Critics’ Picks

Betty Woodman, Outside and In, 2017, glazed earthenware, epoxy resin, lacquer, acrylic paint, canvas, wood, 75 1/2 x 119 x 10 1/2"


Betty Woodman

Galleria Lorcan O'Neill
Vicolo dei Catinari 3
October 20–November 18

In recent works claiming both the territory of painting and sculpture, Betty Woodman pushes the boundaries of her chosen medium, ceramics, and her work seems here fresher and freer than ever. The artist challenges notions of likeness, mixing real objects and their representations, always maintaining her sense of humor on high frequencies. Her signature vases, plates, and pitchers dialogue with painted trompe l’oeil interiors: Sitting in the round on shelves, the vases appear again on the canvas as two-dimensional shapes, or even as their own incongruously painted shadows. In one of her most compelling works, Country Dining Room, 2015, a painted table rendered with a striking diagonal inclination juts out on its lower end into three dimensions, becoming a pedestal for glazed jars, while flat ceramic cups and plates appear on its checkered tablecloth. Our focus needs to adjust to a constant play between foreground and background in order to reconstruct the objects and make sense of their distorted proportions.

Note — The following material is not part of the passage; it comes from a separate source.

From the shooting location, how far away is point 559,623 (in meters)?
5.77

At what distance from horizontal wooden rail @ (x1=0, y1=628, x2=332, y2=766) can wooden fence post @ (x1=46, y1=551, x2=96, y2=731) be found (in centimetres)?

The spatial complexity of these compositions is even more acute in Outside and In, 2017. Woodman lets ceramic shards seemingly fly away on the wall, denying the limitations of the canvas and of gravity, and taking possession of the surrounding space with a dash of bravery.

Woodman has never been so daring: Her idiosyncratic point of view skews into puzzling perspectives, causing raised floors, walls, and doors to intersect at unnatural angles. We peer into her joyfully colored domestic interiors, but it’s like looking into rooms that Matisse painted under the influence of a hallucinatory drug. It’s a roller coaster for the eyes, but a pleasant one for sure.